Many of these cybersecurity service providers are tiny businesses that were founded by entrepreneurs. Working for a small business has the advantage of allowing you to be more ambitious in terms of the job you accept. Job sites such as Indeed, Glassdoor, and LinkedIn are good places to search if you want to work for these organizations.

Working for companies that contract with the federal government is another way to find work as an ethical hacker. Executive branch agencies have been required to conduct independent security audits of their systems since the data leak at the Office of Personnel Management. Contractors, particularly in the Washington, D.C. metro area, are struggling to recruit and hire qualified, ethical hackers.

The job advertising for the Washington, DC region read like a roll call of the most high-profile federal contractors while going through job sites. If you choose to work for one of these huge contractors, positions as an ethical hacker or penetration tester are nearly always available at companies like Lockheed Martin, Northrop Grumman, CACI, Booz Allen Hamilton, Deloitte, BAE Systems, and others.

You may need active security clearances or the capacity to qualify for approval when applying for cybersecurity work with the federal government. Employees with government security clearances must be citizens of the United States and pass background checks. Working directly for the federal government is an option for certified ethical hackers who want to pursue a career in public service. Ethical hackers are used by agencies such as the FBI, Department of Homeland Security, intelligence agencies, and the Department of Defense for a variety of jobs. More information on working directly for the federal government can be found at usajobs.gov.
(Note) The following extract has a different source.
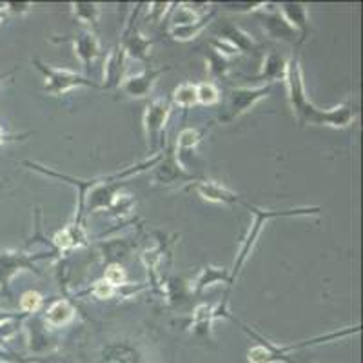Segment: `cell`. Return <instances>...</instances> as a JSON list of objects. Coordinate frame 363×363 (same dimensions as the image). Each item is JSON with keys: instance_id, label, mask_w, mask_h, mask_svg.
<instances>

Look into huge network service providers like Amazon Web Services and Verizon if working for the government isn't a priority. Cloud and other service providers have in-house ethical hackers to help maintain security because network access is their primary business.

 

Conclusion

A data breach is becoming more expensive. In 2018, the cost of a breach climbed by 6.4 percent, averaging $3.86 million per breach. The demand for certified ethical hackers is expanding tremendously, as it takes an average of 196 days to uncover a data breach. There are plenty of chances for certified ethical hackers, but certification, expertise, and strong ethics are essential for anyone trying to make a career out of ethical hacking.